▶ _Exercise description_: Look through the material below and copy every line containing the word "survival".

▶ _Data records_:
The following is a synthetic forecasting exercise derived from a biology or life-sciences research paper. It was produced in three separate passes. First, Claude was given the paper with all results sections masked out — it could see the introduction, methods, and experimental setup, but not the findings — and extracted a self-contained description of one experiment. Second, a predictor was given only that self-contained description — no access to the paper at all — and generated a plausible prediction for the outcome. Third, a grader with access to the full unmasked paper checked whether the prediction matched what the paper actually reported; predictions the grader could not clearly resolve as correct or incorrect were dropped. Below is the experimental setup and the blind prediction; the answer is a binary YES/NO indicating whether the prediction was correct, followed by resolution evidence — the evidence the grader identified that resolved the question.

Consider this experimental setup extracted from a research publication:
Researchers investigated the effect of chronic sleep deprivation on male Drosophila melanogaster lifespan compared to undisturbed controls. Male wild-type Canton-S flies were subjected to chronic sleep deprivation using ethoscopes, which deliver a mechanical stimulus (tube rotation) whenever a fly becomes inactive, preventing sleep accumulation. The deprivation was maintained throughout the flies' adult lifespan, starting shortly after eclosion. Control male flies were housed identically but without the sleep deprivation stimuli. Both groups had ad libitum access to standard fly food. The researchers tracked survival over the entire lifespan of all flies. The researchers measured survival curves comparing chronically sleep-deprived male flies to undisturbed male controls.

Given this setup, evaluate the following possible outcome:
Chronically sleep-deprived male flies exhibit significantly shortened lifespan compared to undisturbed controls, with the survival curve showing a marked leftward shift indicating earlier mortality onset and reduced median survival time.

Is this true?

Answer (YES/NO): NO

▶ _Reply_:
Researchers investigated the effect of chronic sleep deprivation on male Drosophila melanogaster lifespan compared to undisturbed controls. Male wild-type Canton-S flies were subjected to chronic sleep deprivation using ethoscopes, which deliver a mechanical stimulus (tube rotation) whenever a fly becomes inactive, preventing sleep accumulation. The deprivation was maintained throughout the flies' adult lifespan, starting shortly after eclosion. Control male flies were housed identically but without the sleep deprivation stimuli. Both groups had ad libitum access to standard fly food. The researchers tracked survival over the entire lifespan of all flies. The researchers measured survival curves comparing chronically sleep-deprived male flies to undisturbed male controls.
Chronically sleep-deprived male flies exhibit significantly shortened lifespan compared to undisturbed controls, with the survival curve showing a marked leftward shift indicating earlier mortality onset and reduced median survival time.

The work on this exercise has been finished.